**TASK PROMPT:** Condense the paragraph of the opinion piece on adults behaving like children that begins "We blame the banks" into a bulleted list of its main points.

**SUPPLIED PASSAGE:**
=== Section Start ===

WHEN are we going to grow up? Instead of becoming sensible, mature adults, we’re regressing, turning into a nation of hopeless, helpless children. The nanny state is constantly having to tell us to eat our five a day, take more exercise, keep out of the sun, carry water with us, watch out for slippy surfaces.

The huge Health and Safety industry has grown up partly because we no longer seem capable of taking responsibility for ourselves. Instead, they take the risk away, so we’ll never learn – whether it’s high up in cathedral roofs, uneven pavements, or grapes on supermarket floors – to take care of ourselves. It’s never our fault.

Political correctness is little more than a way of enforcing good manners. A court case or tribunal and awards for hurt feelings are the equivalent of a quick shake, or a slap on the legs and “Say sorry!”

Once upon a time small children were dressed as adults. Now adults dress like children in glorified romper suits, joggers and big bouncy shoes, as if they’re off to the playground not the real world of work. Why else have middleaged men – usually sadly overweight – taken to wearing baggy shorts in winter? Unless to show off their calves full of tattoos…

We blame the banks for letting us build up debts and the food industry for making us fat. We’ve almost given up cooking and eat food that we haven’t had to prepare. Often we eat it with our fingers too. Just like babies. We like our holidays organised, so we don’t have to think about them, with entertainment laid on for adults and clubs for children, so we don’t have to think about them either.

Many societies used to consider manhood started at 12. For generations in this country it was 21. Now, even though the age of maturity is legally 18, many twenty-somethings are still really adolescents with no responsibilities at all.

=== Section End ===

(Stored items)
=== Section Start ===

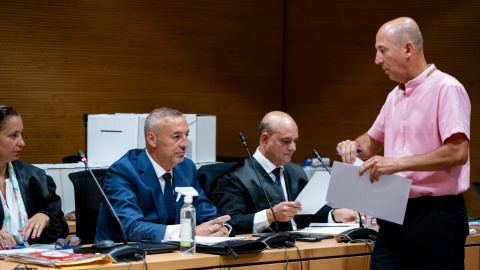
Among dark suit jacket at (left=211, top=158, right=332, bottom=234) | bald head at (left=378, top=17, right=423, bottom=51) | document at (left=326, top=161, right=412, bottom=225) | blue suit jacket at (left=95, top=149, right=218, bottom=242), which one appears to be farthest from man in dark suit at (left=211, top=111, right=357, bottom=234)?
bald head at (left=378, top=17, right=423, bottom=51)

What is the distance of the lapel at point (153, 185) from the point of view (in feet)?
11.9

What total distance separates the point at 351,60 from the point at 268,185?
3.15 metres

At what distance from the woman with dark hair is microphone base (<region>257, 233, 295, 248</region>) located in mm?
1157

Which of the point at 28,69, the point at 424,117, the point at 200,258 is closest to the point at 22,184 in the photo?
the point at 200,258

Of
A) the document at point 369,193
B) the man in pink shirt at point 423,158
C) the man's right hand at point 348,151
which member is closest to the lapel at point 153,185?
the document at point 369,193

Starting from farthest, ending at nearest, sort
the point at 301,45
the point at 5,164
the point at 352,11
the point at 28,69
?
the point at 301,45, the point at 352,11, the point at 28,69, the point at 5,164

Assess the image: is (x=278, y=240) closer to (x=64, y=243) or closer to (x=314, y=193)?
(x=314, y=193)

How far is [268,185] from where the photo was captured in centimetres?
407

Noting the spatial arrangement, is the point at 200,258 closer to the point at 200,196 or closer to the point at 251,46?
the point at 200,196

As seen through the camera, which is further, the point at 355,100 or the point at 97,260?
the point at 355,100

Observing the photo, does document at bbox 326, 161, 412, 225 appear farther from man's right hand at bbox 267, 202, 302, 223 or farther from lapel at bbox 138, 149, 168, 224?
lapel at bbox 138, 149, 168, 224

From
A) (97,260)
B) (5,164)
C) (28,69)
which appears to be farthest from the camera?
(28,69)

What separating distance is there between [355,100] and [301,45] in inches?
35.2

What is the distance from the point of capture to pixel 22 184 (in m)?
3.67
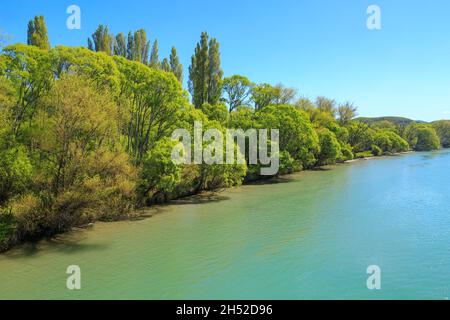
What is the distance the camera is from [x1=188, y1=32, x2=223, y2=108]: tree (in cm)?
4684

=== Section End ===
=== Section Start ===

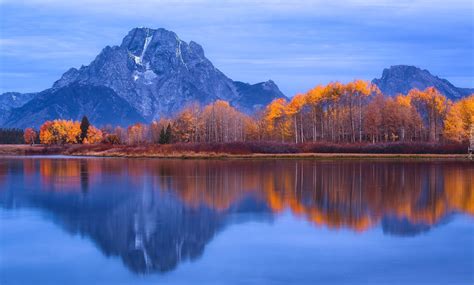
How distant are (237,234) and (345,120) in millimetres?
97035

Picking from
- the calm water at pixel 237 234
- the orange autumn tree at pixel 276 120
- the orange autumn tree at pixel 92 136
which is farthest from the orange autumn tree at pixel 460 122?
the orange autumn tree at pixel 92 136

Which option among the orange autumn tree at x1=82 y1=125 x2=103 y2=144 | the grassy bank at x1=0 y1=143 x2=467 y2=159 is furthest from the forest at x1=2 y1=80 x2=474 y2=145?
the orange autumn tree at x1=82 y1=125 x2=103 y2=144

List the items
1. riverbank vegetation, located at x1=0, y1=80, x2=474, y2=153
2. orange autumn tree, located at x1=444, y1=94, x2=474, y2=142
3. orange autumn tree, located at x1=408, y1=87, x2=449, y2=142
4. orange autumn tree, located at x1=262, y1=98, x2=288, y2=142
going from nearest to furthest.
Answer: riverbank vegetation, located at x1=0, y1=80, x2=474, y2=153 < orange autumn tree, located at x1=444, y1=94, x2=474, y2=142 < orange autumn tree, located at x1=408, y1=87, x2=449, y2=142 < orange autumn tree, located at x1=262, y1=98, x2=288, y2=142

=== Section End ===

**ANSWER SPACE:**
- We blame the banks for our debts and the food industry for making us fat.
- We have nearly given up cooking and eat food we have not prepared, often with our fingers, like babies.
- We want organized holidays, with entertainment for adults and clubs for children, so that we need not think about either.